Monday, April 16, 2001 Volume 66, Issue 133



Desperados anxious about future

Melissa Kummer

When this semester began I was eight hours short of being classified as a senior in college. Soon, those eight hours and six more, will be completed.

Now, I find myself in a puzzling dilemma. Within the next few weeks, I will become a 20-year-old senior.

The student population strives towards the common goal of obtaining a piece of paper from UH that says, "You did it!"

So, what's the problem? Well, college graduates are adults, right? I'm not.

Graduation is frightening. I've been a student for the past 16 or so years. That was both my job and the center of my social world. The change between student and graduate is tremendous.

With so little time left in school, the realization dawned on me that I may not be ready to graduate and get tossed out into the cold, cruel world as an adult quite yet.

My friends and I have a hard time calling each adults. It seems like only yesterday we got our high school diplomas.

Granted, looking back at the past three years, I realize the Melissa Kummer who began college in 1998 is not the same Melissa Kummer who is writing this column today.

My priorities have changed from a shallow need for new clothes and concert tickets to the desire to become independent and appreciative of the good things I have in my life.

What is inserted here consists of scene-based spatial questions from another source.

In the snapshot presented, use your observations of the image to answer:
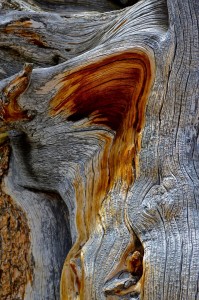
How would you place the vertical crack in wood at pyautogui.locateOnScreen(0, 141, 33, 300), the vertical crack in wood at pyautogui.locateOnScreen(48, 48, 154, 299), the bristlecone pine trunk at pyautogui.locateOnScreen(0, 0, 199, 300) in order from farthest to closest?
1. the vertical crack in wood at pyautogui.locateOnScreen(0, 141, 33, 300)
2. the vertical crack in wood at pyautogui.locateOnScreen(48, 48, 154, 299)
3. the bristlecone pine trunk at pyautogui.locateOnScreen(0, 0, 199, 300)

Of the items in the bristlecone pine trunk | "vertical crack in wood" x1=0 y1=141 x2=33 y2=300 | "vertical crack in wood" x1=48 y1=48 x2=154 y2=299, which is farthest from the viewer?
"vertical crack in wood" x1=0 y1=141 x2=33 y2=300

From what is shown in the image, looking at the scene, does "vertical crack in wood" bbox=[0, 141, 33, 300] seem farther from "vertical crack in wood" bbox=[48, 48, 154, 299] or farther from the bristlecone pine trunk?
"vertical crack in wood" bbox=[48, 48, 154, 299]

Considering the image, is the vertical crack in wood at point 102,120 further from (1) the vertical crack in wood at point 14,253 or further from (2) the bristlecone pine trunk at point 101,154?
(1) the vertical crack in wood at point 14,253

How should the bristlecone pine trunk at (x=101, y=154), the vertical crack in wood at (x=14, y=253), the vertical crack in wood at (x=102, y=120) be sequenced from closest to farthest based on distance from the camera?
the bristlecone pine trunk at (x=101, y=154) < the vertical crack in wood at (x=102, y=120) < the vertical crack in wood at (x=14, y=253)

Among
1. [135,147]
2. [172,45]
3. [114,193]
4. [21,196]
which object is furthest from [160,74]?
[21,196]

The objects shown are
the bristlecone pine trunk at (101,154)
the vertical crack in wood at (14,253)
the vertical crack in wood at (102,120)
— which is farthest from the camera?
the vertical crack in wood at (14,253)

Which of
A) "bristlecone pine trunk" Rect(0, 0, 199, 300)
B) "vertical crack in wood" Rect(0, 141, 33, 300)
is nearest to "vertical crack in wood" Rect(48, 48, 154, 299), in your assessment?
"bristlecone pine trunk" Rect(0, 0, 199, 300)

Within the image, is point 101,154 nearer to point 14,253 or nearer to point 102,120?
point 102,120

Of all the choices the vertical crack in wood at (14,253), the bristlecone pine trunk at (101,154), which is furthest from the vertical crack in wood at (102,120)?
the vertical crack in wood at (14,253)

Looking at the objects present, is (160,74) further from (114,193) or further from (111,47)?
(114,193)
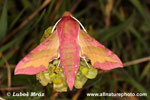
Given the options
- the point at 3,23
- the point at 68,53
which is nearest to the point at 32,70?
the point at 68,53

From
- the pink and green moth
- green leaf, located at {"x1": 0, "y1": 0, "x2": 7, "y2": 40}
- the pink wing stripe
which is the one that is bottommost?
the pink wing stripe

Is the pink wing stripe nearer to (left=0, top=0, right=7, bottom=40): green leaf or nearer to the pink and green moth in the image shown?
the pink and green moth

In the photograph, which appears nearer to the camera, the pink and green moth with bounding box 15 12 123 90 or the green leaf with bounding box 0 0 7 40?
the pink and green moth with bounding box 15 12 123 90

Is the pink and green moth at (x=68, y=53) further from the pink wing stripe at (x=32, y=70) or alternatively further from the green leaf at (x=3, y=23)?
the green leaf at (x=3, y=23)

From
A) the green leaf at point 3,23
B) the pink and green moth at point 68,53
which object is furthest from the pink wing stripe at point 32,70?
the green leaf at point 3,23

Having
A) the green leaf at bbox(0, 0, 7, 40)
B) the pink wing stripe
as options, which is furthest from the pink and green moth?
the green leaf at bbox(0, 0, 7, 40)

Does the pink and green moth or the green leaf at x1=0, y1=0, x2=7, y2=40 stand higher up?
the green leaf at x1=0, y1=0, x2=7, y2=40

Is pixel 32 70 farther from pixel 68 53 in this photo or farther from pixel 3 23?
pixel 3 23

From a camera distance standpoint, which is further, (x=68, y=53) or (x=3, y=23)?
(x=3, y=23)
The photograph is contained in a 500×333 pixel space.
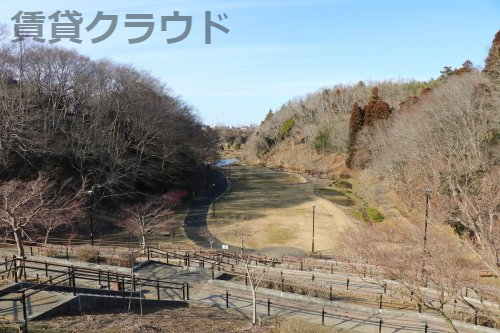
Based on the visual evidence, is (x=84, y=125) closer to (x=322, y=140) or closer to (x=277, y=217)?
(x=277, y=217)

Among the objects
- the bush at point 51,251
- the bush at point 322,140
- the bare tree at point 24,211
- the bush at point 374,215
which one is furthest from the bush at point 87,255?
the bush at point 322,140

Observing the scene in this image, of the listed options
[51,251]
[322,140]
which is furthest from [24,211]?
[322,140]

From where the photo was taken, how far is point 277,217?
37875 millimetres

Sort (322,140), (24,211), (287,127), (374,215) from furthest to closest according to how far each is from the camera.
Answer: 1. (287,127)
2. (322,140)
3. (374,215)
4. (24,211)

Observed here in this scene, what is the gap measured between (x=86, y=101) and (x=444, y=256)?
34.1 metres

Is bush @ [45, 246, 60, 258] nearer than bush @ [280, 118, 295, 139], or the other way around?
bush @ [45, 246, 60, 258]

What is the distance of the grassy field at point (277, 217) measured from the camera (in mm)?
30891

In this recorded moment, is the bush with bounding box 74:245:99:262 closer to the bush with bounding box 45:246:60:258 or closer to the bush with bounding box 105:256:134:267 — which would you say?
the bush with bounding box 105:256:134:267

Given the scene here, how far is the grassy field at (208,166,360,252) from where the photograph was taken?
30.9 m

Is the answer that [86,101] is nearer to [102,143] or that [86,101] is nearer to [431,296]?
[102,143]

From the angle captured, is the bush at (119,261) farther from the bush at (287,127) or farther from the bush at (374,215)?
the bush at (287,127)

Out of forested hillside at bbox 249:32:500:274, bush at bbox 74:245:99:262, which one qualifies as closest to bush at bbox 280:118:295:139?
forested hillside at bbox 249:32:500:274

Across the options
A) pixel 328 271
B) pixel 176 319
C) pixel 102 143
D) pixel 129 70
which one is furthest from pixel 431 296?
pixel 129 70

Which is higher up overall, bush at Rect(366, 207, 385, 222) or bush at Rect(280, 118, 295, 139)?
bush at Rect(280, 118, 295, 139)
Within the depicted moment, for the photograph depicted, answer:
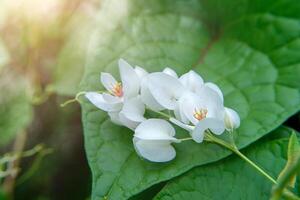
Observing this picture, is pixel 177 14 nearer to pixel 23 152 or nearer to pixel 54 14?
pixel 54 14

Isn't it amazing what happens to you when you grow up? Things you've taken for granted all your life are viewed in a new light. They become important gifts for which you should be thankful.

Suddenly school becomes fun, siblings evolve into friends and parents shed their image as the stupidest people you know.

Some people believe everyone has three personas: the person others perceive, one's own perception of oneself and the person one truly is.

The goal, if I might venture an educated guess, is to make the three as unified as possible.

If the point of life is to survive it, success is doomed. However, if there is some deeper meaning, that would explain why people say "life is hard."

As for those who say that being an adult means getting up at 6 a.m. and driving through rush-hour traffic to a full-time job every day, there's no problem here. That sounds like college.

Unfortunately, I think being an adult means something more internal, something you can't measure with a clock.

If it means getting to the point in your life where you can say "Thank you" for all the things you have taken for granted since birth, most of us are well on our way to becoming adults.

As the transition from one stage of life into the next stage nears for those lucky students who paid their dues and hold their heads high, the rest of us wonder what it will be like when we earn our caps and gowns.

If graduating college is as smooth a transition as graduating from high school, I can take it. If not, I don't know what to expect.

I must admit the unknown makes me nervous. Will we magically be forced to transform into adults? If so, I might start considering a new double major that would extend my college time by two or three years.